With this idea in mind, why would anybody attend a more expensive four-year college over a trade school when they would be receiving the same education? The appeal of a four-year institution is the idea that students are being prepared for a wide variety of jobs since many degrees, especially liberal arts degrees, are suitable for a variety of jobs, not just one.
A four-year degree is also intended to help students become more well-informed citizens and to enhance skills like communication, teamwork, adaptability, and critical thinking. Daniel Kontowski, author of “The Paradox of ‘Practical Liberal Arts:’ Lessons from the Wagner College Case for Liberal (Arts) Education in Eastern Europe” said, “Liberal [arts] education can be considered an innovation: promoting small scale, intensive and interdisciplinary education introducing students to all major fields of knowledge and developing their academic skills.”
If the UW System universities can only produce chemists, engineers, accountants, and other STEM positions, these job markets will likely become oversaturated and more competitive in Wisconsin, leaving new graduates less able to get jobs and with fewer skills to pivot into other fields.
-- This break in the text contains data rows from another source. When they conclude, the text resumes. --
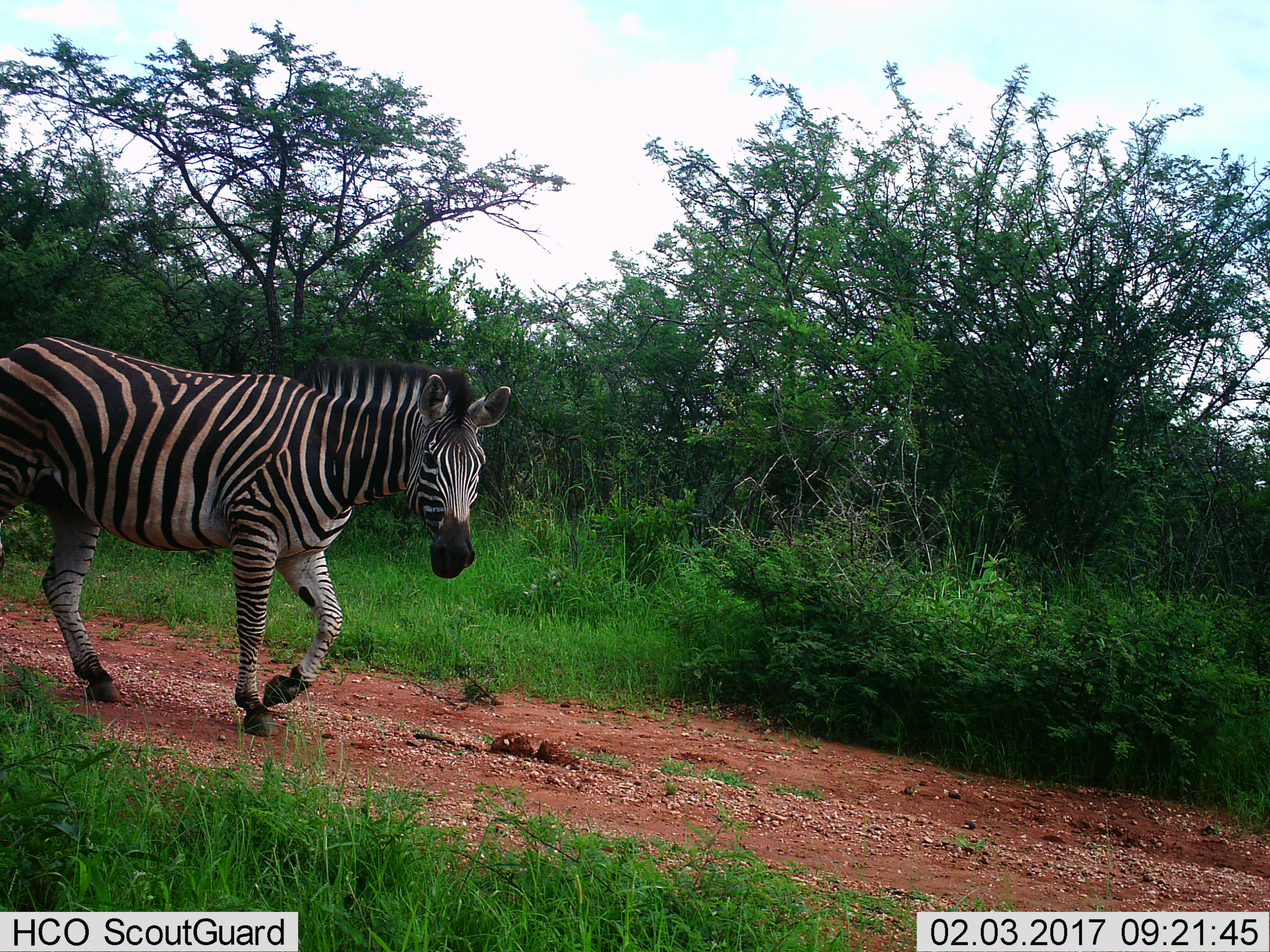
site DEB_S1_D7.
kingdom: Animalia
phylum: Chordata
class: Mammalia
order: Perissodactyla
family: Equidae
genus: Equus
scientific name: Equus quagga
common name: plains zebra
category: zebraplains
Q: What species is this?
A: Zebraplains (plains zebra) (Equus quagga).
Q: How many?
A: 1.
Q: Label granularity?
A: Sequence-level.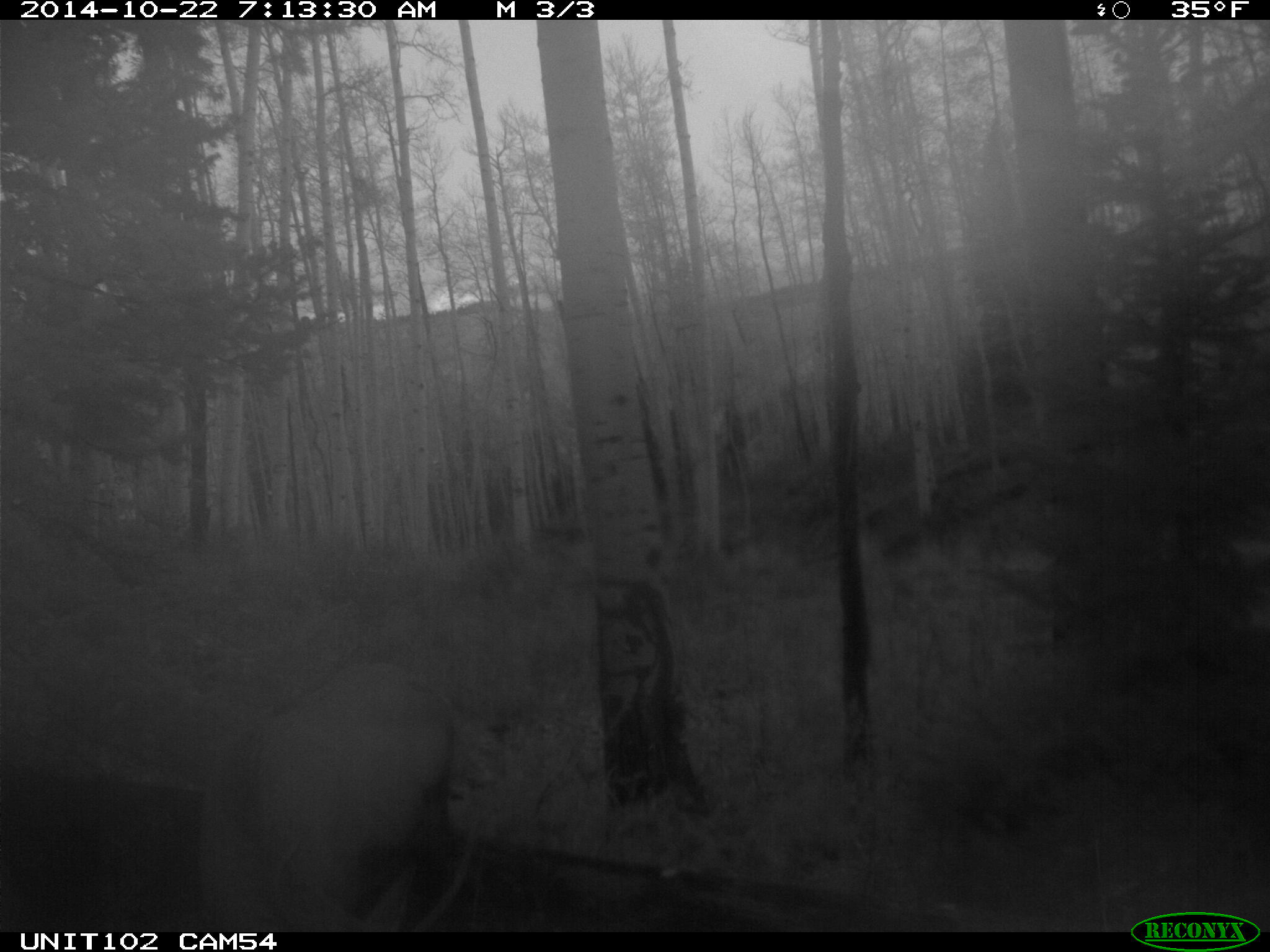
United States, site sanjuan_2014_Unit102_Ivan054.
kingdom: Animalia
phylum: Chordata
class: Mammalia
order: Artiodactyla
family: Cervidae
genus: Cervus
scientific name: Cervus elaphus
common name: red deer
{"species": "Cervus elaphus (red deer)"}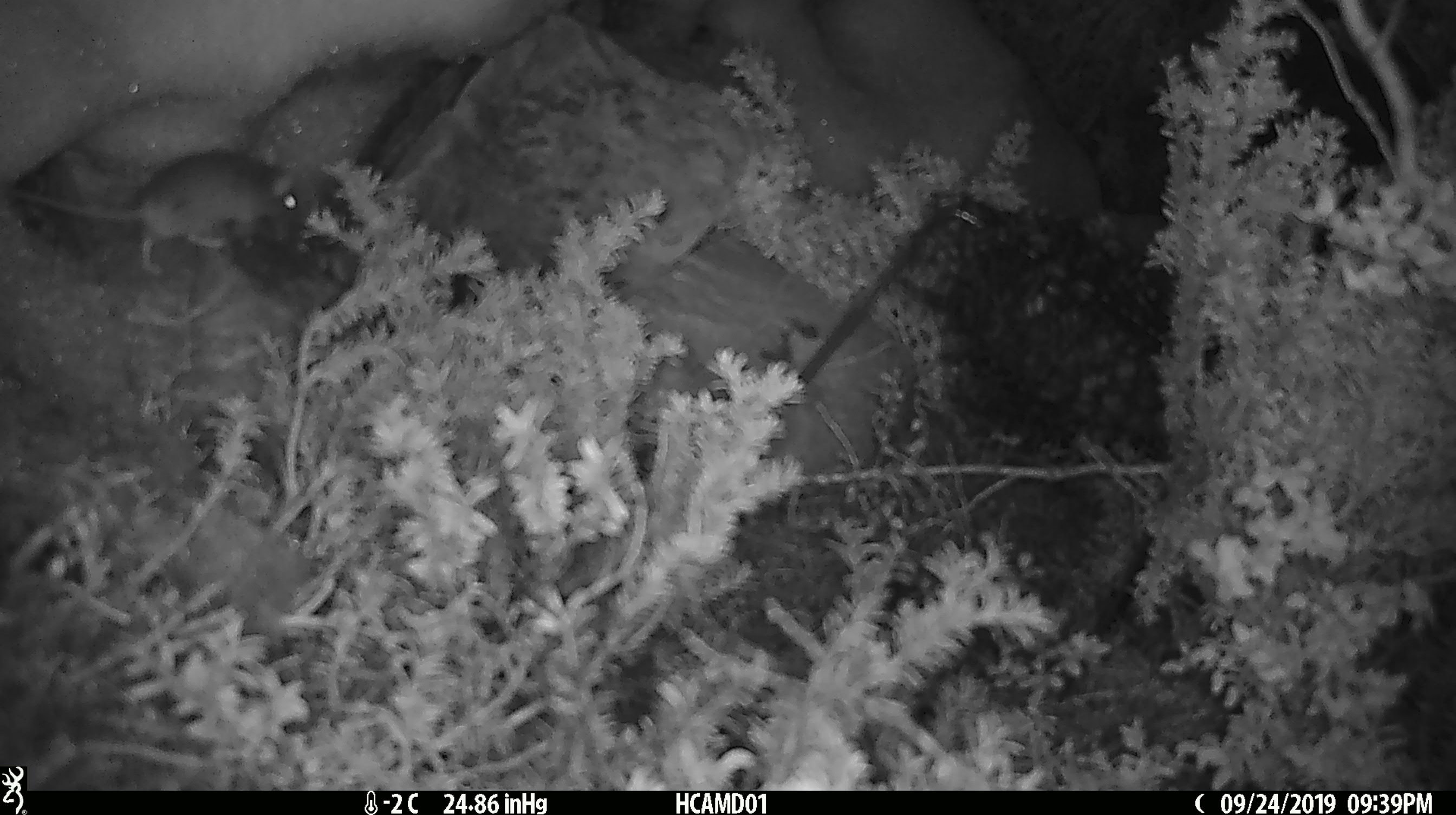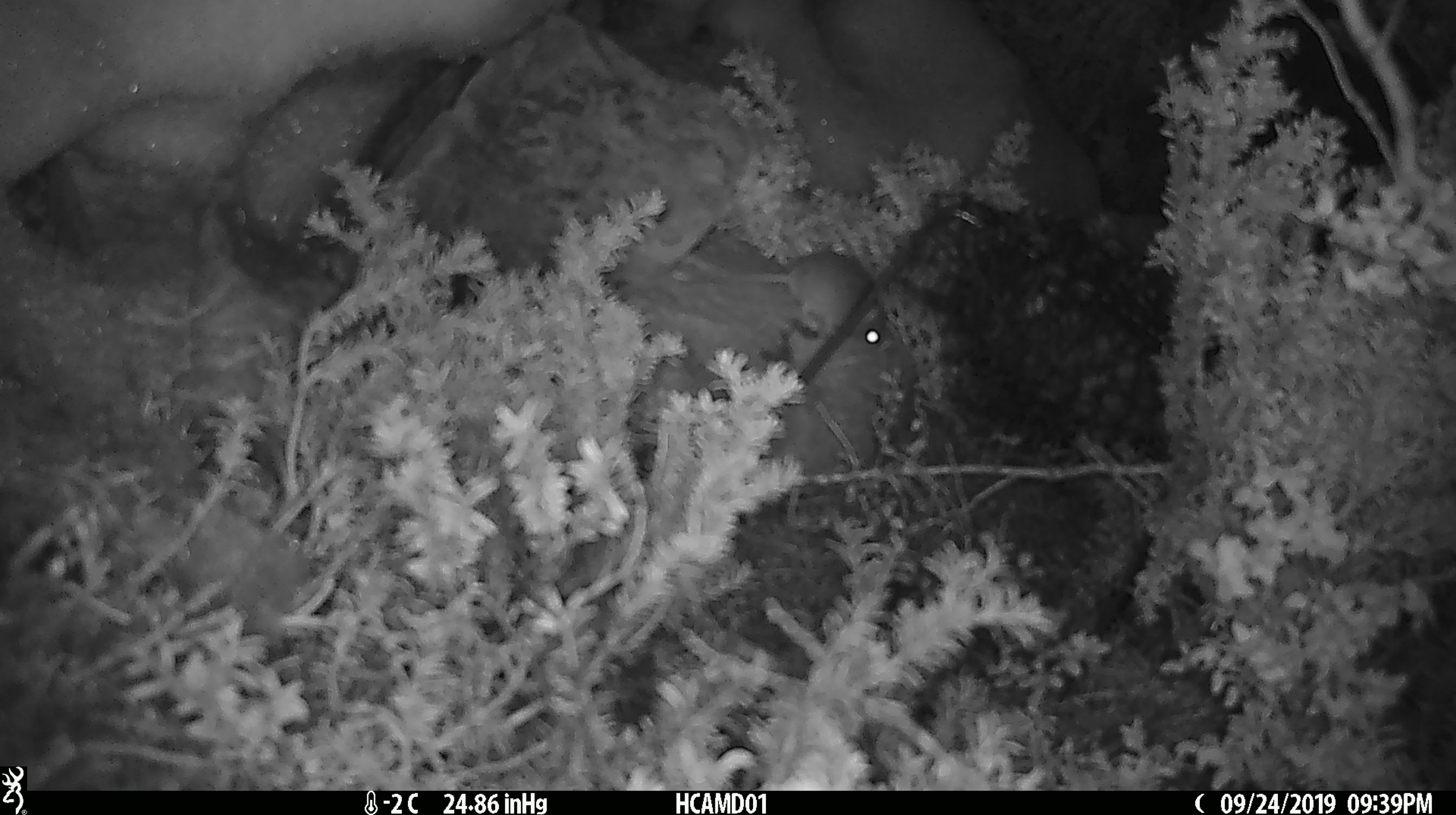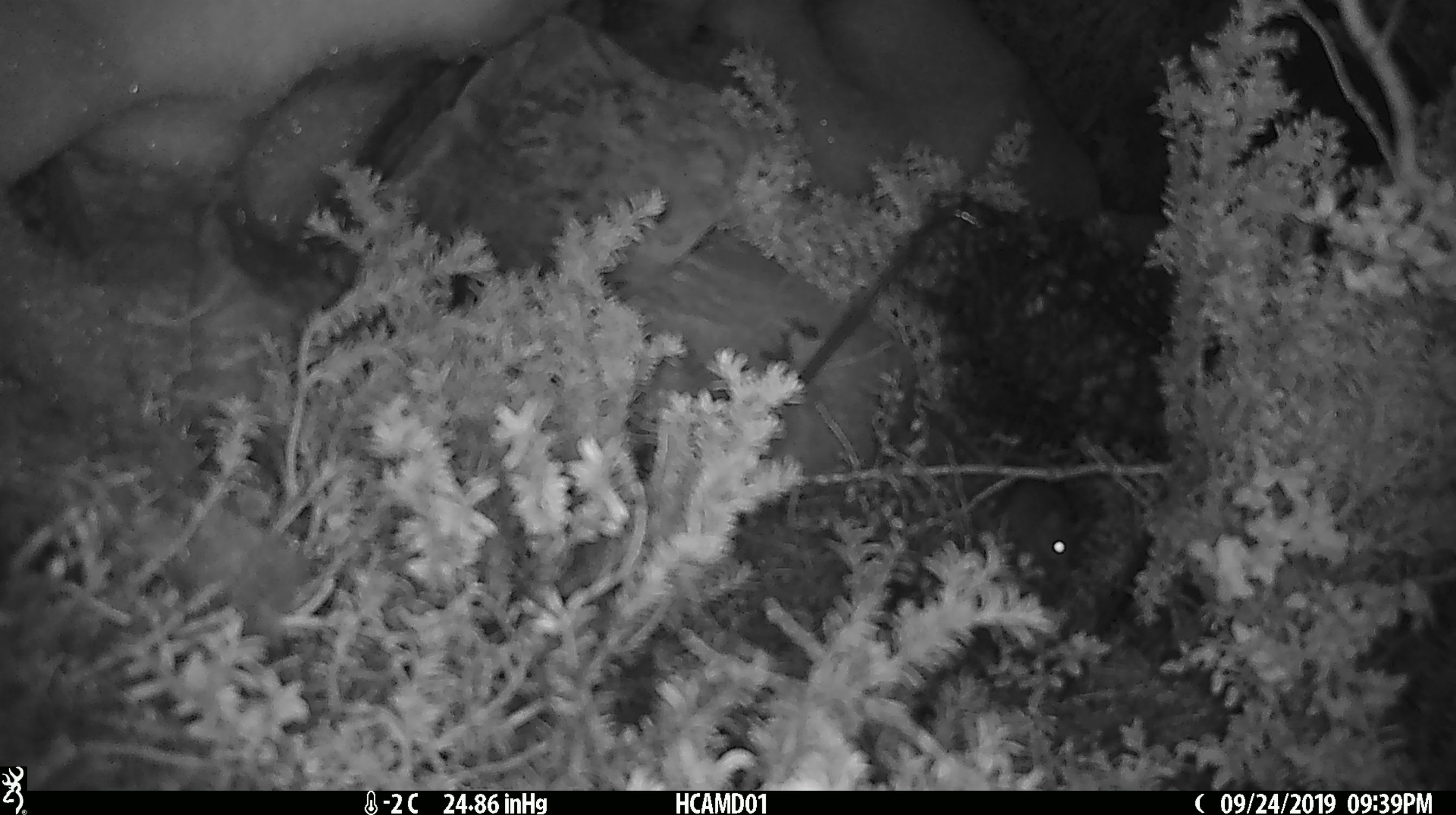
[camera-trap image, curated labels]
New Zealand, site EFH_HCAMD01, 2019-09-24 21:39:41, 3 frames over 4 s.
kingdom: Animalia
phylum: Chordata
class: Mammalia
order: Rodentia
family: Muridae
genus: Mus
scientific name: Mus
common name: mouse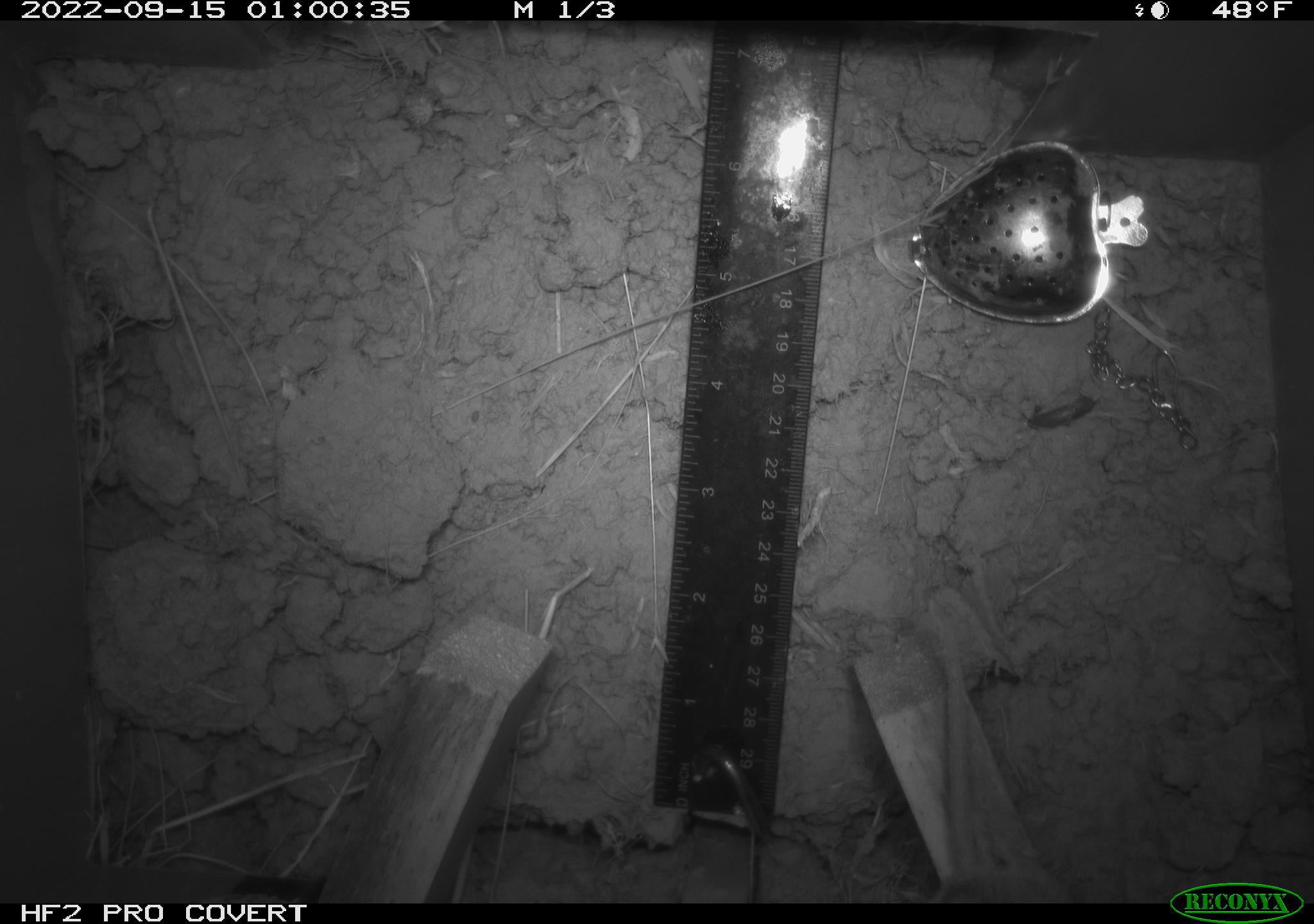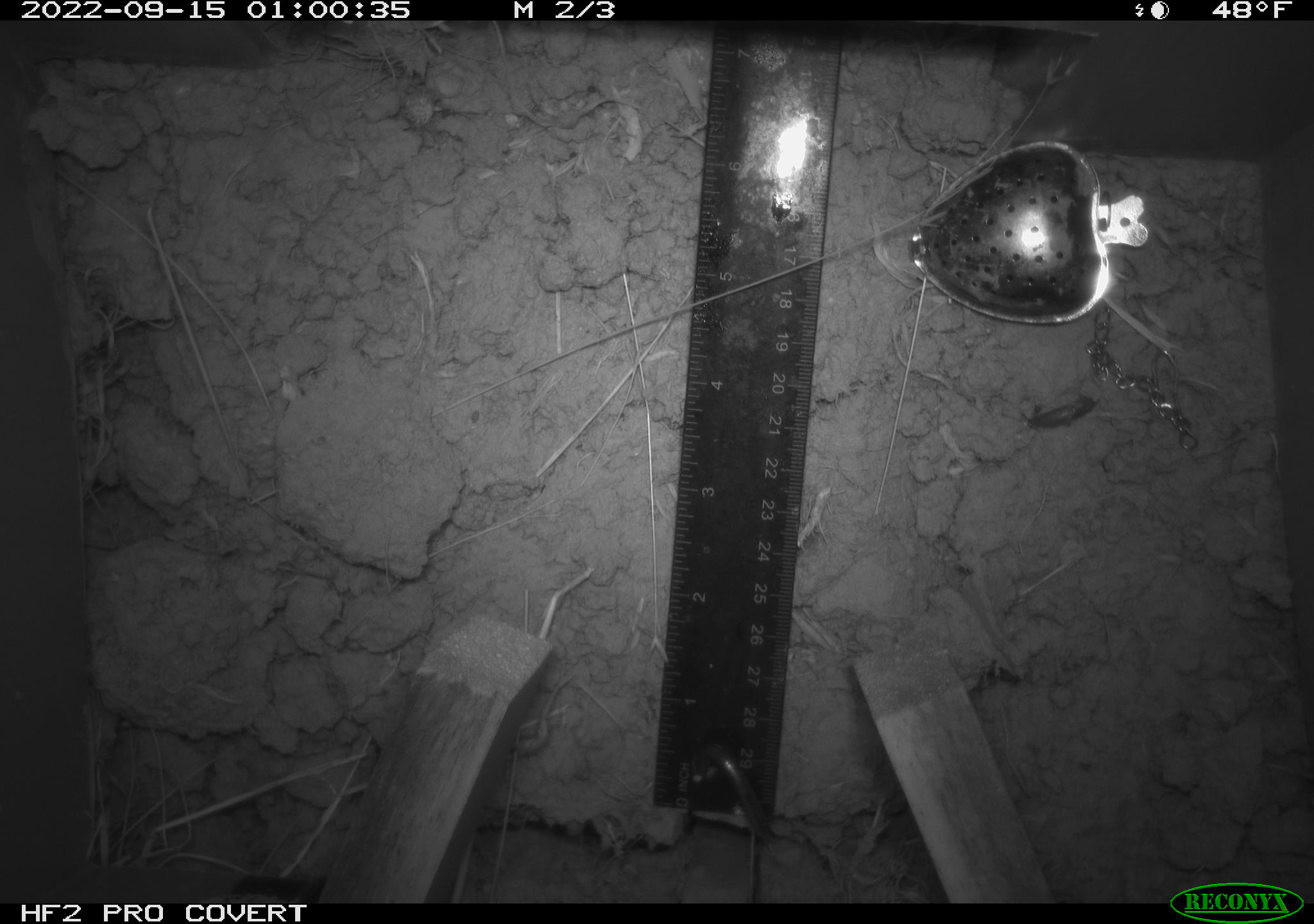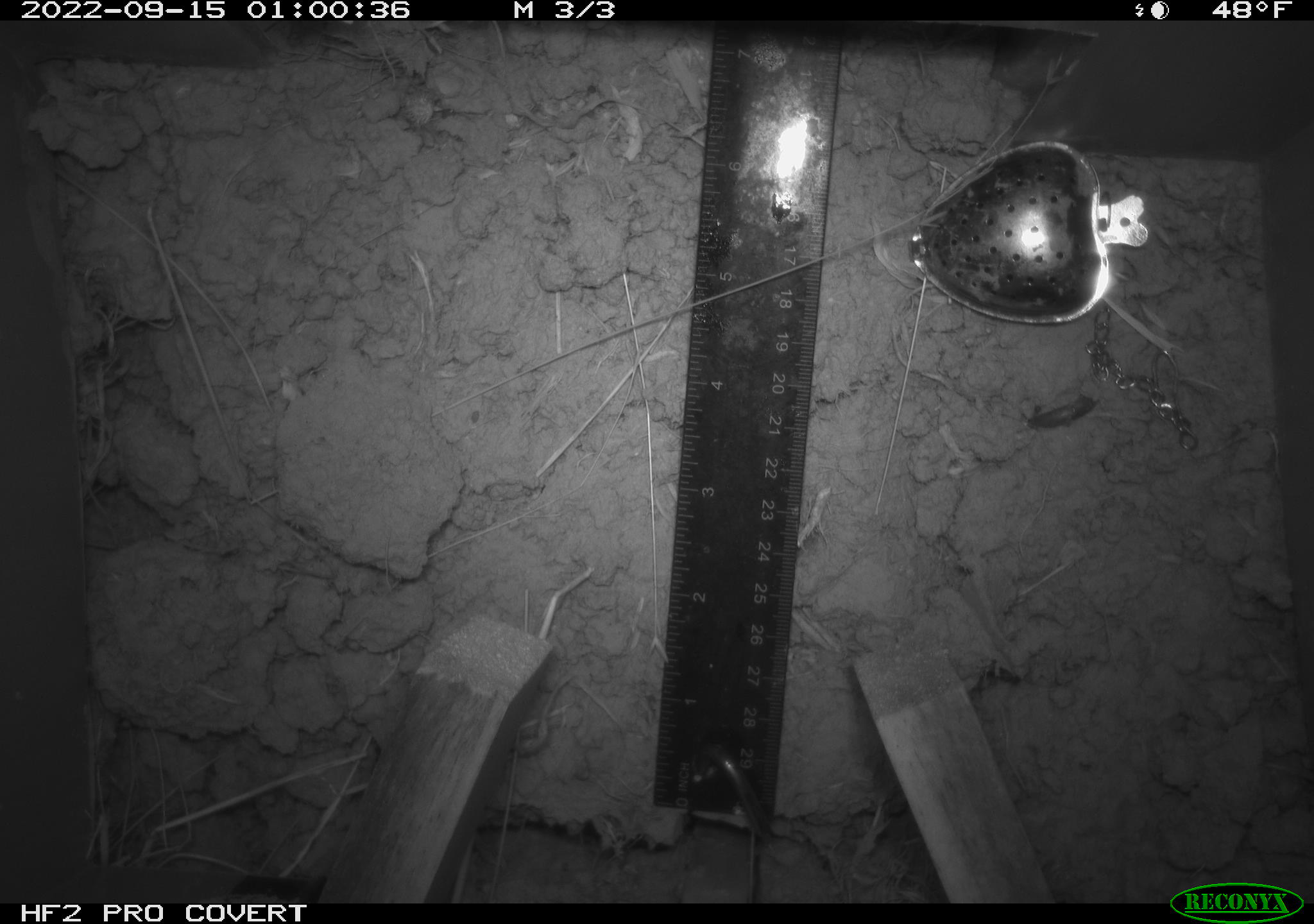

For UWRF specifically, the College of Arts and Sciences houses the most students, and the Marketing and Communications programs house most of the students who arrived at the university without a decided major.
Mialisa Moline, the Chair of the English, TESOL, and Modern Languages departments at UWRF, asked at a faculty meeting, “Are both the Wisconsin Idea and access to a liberal arts education destined for the refuse bin of Wisconsin’s public university system? Or will the Universities of Wisconsin once again shine as a beacon of equal access to higher education to the benefit of us all?” Without arts and humanities, four-year colleges, including UW universities and UWRF itself, will lose their appeal and uniqueness, which, in turn, creates lower enrollment numbers and an even bigger budget deficit.